Une soixante de correspondants locaux de presse de Ouest-France se mobilisent en Loire-Atlantique. Ils dénoncent un statut qui n'en est pas, estimant effectuer un travail journalistique non reconnu et non rémunéré comme tel. Explications et état des lieux.

Première alerte en 2018. Il est alors évoqué en Loire-Atlantique une fusion des pages locales de Presse Océan, quotidien historique de Nantes et des Pays de la Loire, avec ces celles de Ouest France, ancien concurrent devenu le grand frère, puisque après bien des vicissitudes, le titre Presse Océan a été racheté par le groupe éditant Ouest France.

« Outre l'inquiétude des lecteurs, outre celle des rédactions et des journalistes professionnels, outre le principe de la pluralité de l'information, nous, correspondants locaux des deux titres, nous nous sommes interrogés. Des pages communes, cela signifiait qu'il n'y aurait plus qu'un seul réseau… On nous a d'abord rassurés. Et puis le projet est tombé à l'eau » explique sous couvert d'anonymat l'un des meneurs de la fronde.

Seconde et désormais plus sérieuse alerte au printemps 2020 avec la crise sanitaire. Et le confinement, la réduction de l'actualité locale et donc, de la charge de travail.

D'autant que Ouest France décide très vite de passer de six éditions à une seule pour tout le département de la Loire-Atlantique. Conséquence pour les correspondants : à part des brèves et quelques rares articles « valorisés » (avec texte et photo occupant un quart de page), les revenus des correspondants fondent comme neige au soleil.

Leur statut ne leur permet de solliciter la moindre aide d’État.

Et la direction du journal fait savoir son impuissance.

« C'est catastrophique. 15 % des correspondants locaux de Ouest France en Loire-Atlantique sont en situation de précarité et pour 20 % de l'ensemble, cette activité constitue leur seule source de revenus » explique notre contact.
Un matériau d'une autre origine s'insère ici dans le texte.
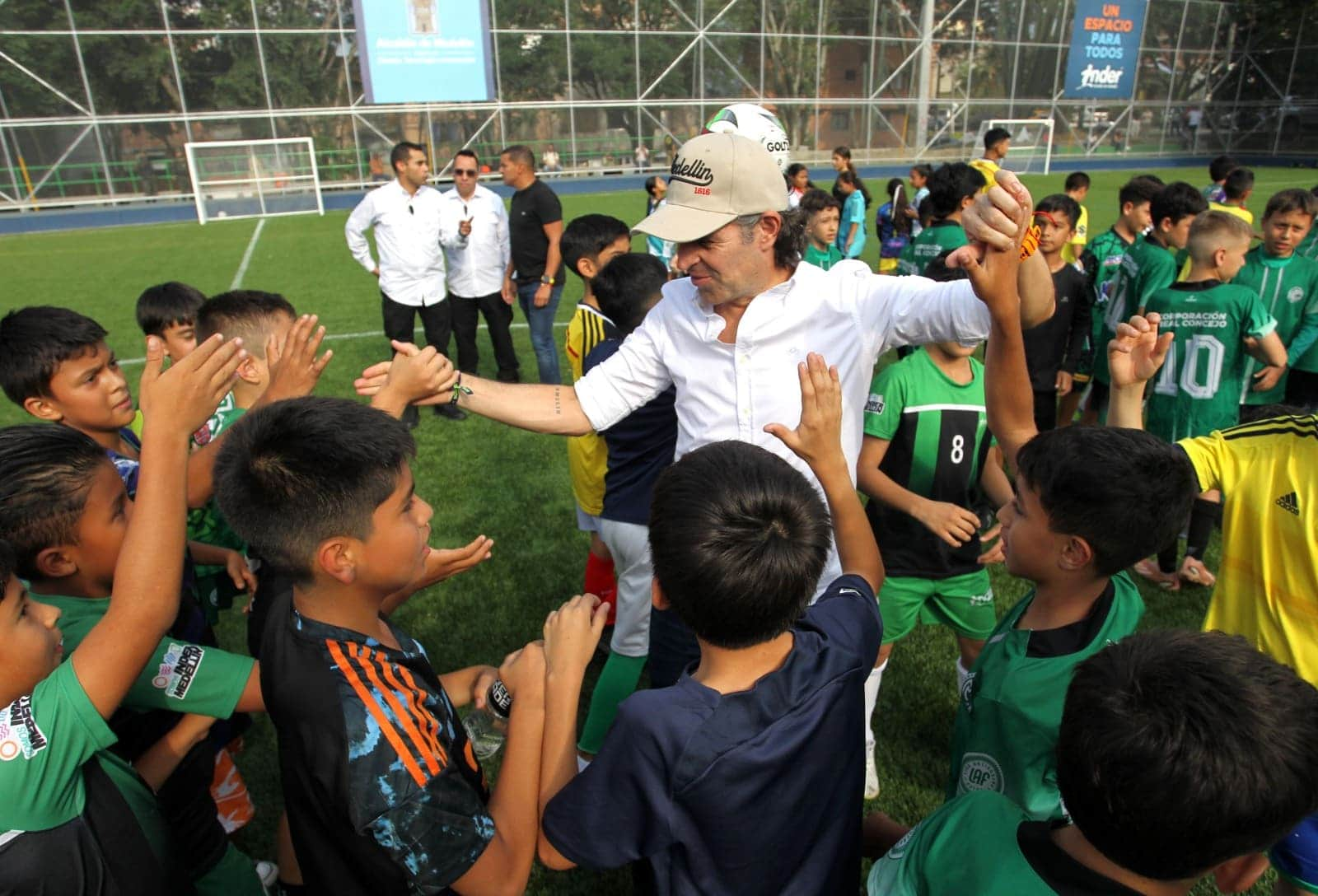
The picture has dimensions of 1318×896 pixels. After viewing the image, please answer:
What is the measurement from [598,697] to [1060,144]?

Ayant obtenu un peu par hasard les adresses mails de tous leurs semblables dans le département, quelques frondeurs battent le rappel des troupes et un groupe de 60 correspondants décide de mener la fronde.

Un statut à déboulonner ?

« Nous revendiquons un statut digne de ce nom, avec des garanties sur le plan social : nous ne sommes pas couverts ! » se plaint le collectif.

Explication : selon les textes en vigueur (loi de 1987 complétée en 1993), « l’activité de correspondant local de presse est exercée à titre accessoire par rapport à une autre activité professionnelle » explicite l'Urssaf. Il ne cotise que si ses honoraires atteignent 25% du plafond de la sécurité sociale.

Autres corollaires : le correspondant n'a pas de lien subordination avec l'entreprise de presse.

Or, dans les faits, les choses sont bien différentes.

L'image d'Épinal du correspondant de village (un secrétaire de mairie, un enseignant, un retraité…) qui envoyait quelques brèves par semaine au journal, et de temps à autre, un petit texte avec photo pour rendre compte d'une kermesse ou d'une remise de médaille a laissé place, dans certains titres, à une réalité plus complexe.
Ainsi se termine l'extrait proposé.